:: WHAT YOU HAVE TO DO ::
Return every line of the material below word for word, leaving out the pictures.

:: Caption-style text data ::
┄┄┄┄┄┄┄┄┄┄┄┄┄┄┄┄┄┄┄┄

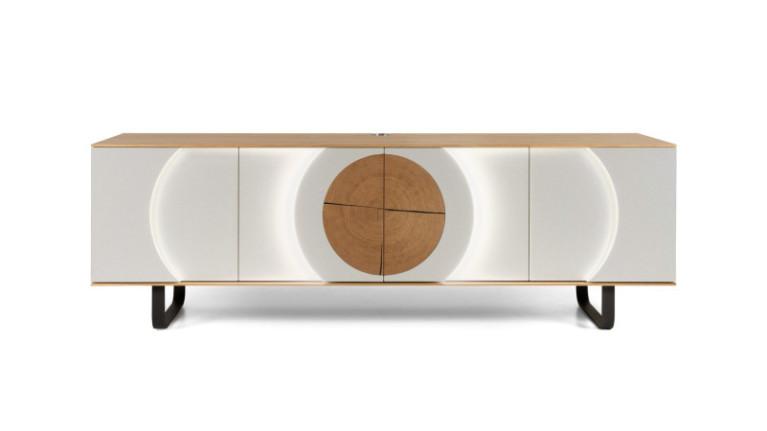 AUSTRAL I TV unit with customizable front and backlighting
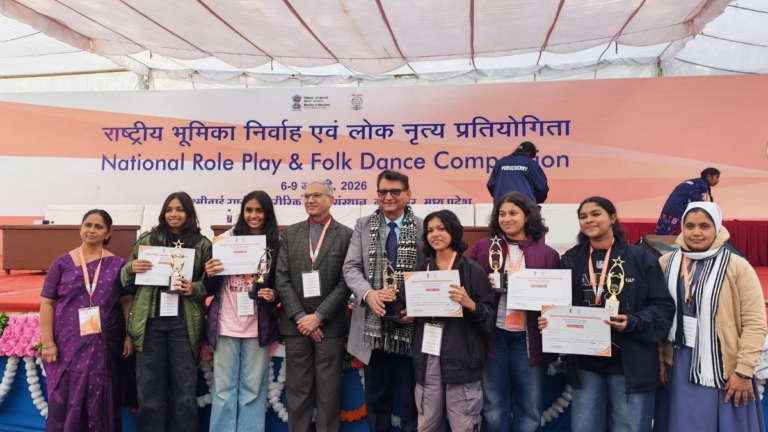 Kozhikode School Clinches First Prize at NCERT National Role-Play Competition 2026
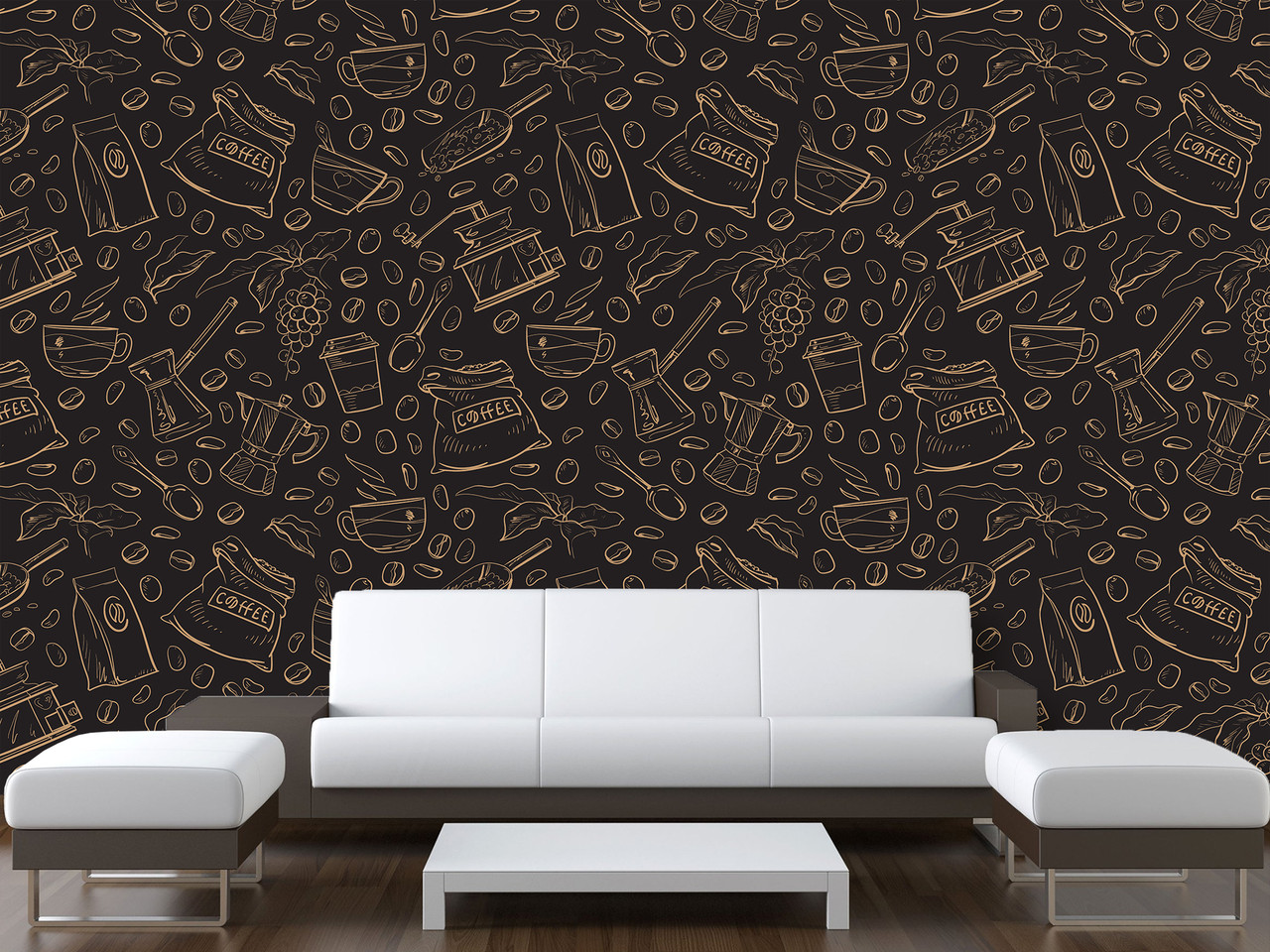 Самоклейка плівка Oracal для любителів кави, фотошпалери для офісу,кухні чи вітальні, фото 1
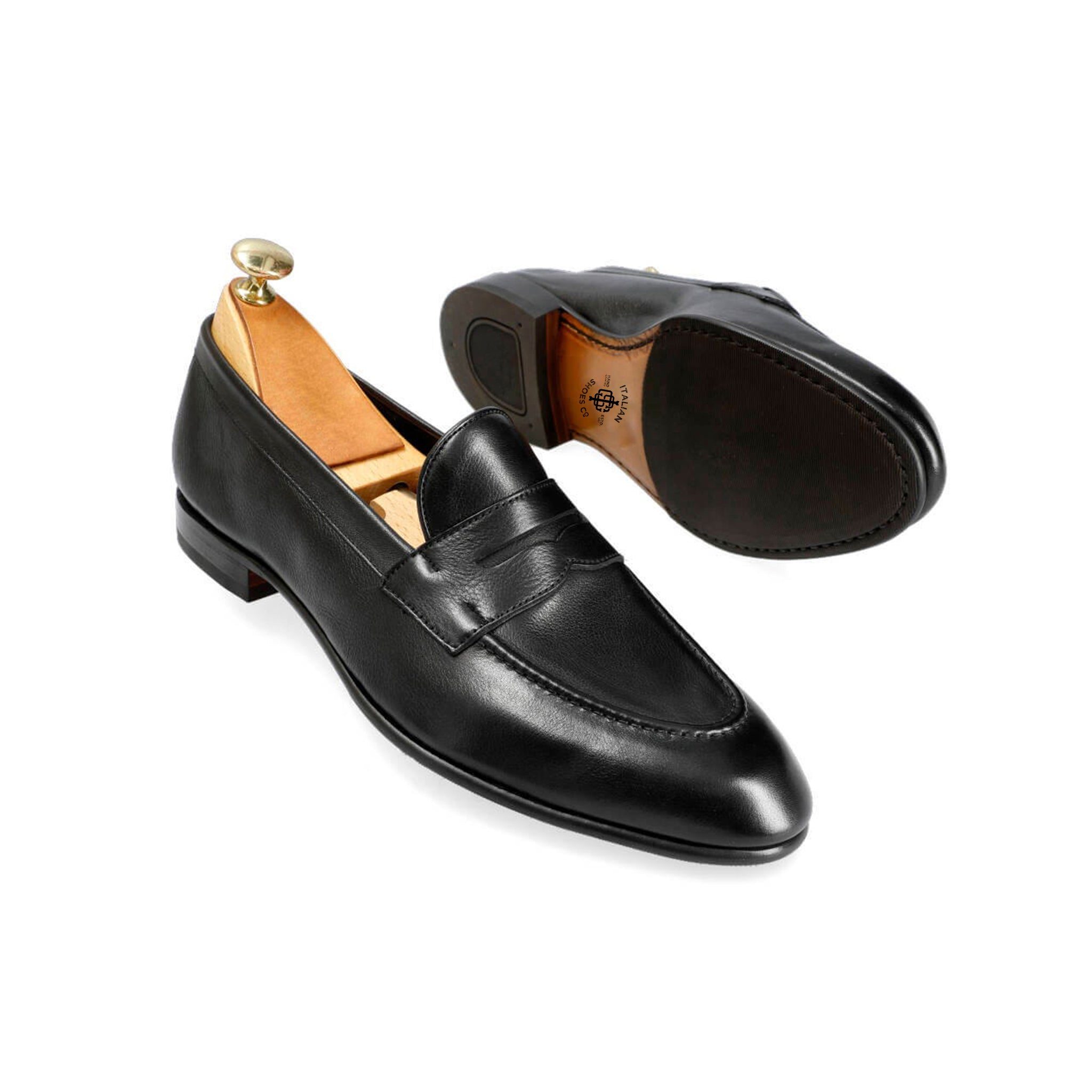 Dante Rusticalf Penny Loafers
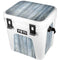 Weathered Blue Wood YETI Roadie 24 Hard Cooler Skin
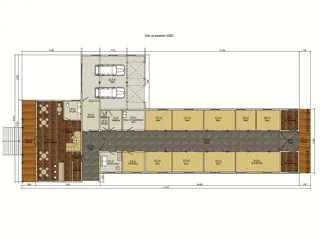 Haus nach Projekt „Barskoe pomeste“, Gebiet Kostroma: Projektgrundriss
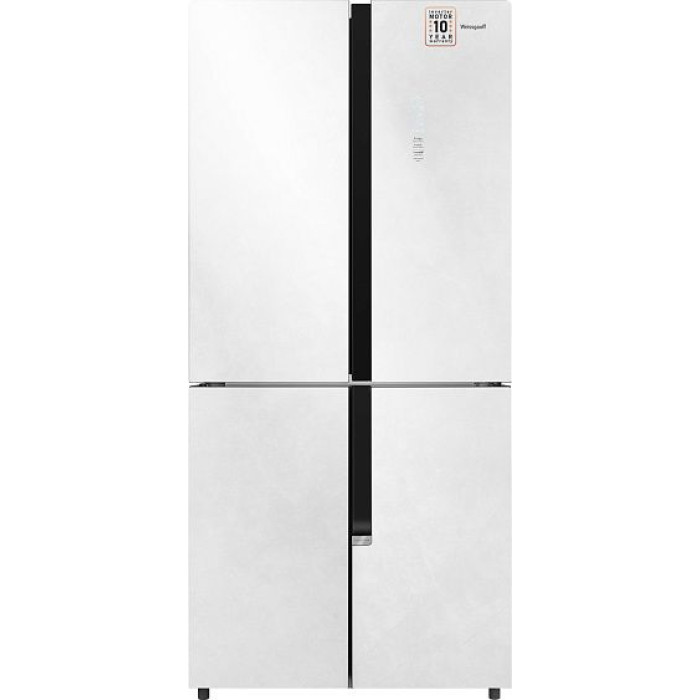 Холодильник WEISSGAUFF WCD 450 White Rock Glass NoFrost Inverter Холодильник WEISSGAUFF WCD 450 White Rock Glass NoFrost Inverter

┄┄┄┄┄┄┄┄┄┄┄┄┄┄┄┄┄┄┄┄

:: RESPONSE BOX ::
 AUSTRAL I TV unit with customizable front and backlighting
 Kozhikode School Clinches First Prize at NCERT National Role-Play Competition 2026
 Самоклейка плівка Oracal для любителів кави, фотошпалери для офісу,кухні чи вітальні, фото 1
 Dante Rusticalf Penny Loafers
 Weathered Blue Wood YETI Roadie 24 Hard Cooler Skin
 Haus nach Projekt „Barskoe pomeste“, Gebiet Kostroma: Projektgrundriss
 Холодильник WEISSGAUFF WCD 450 White Rock Glass NoFrost Inverter Холодильник WEISSGAUFF WCD 450 White Rock Glass NoFrost Inverter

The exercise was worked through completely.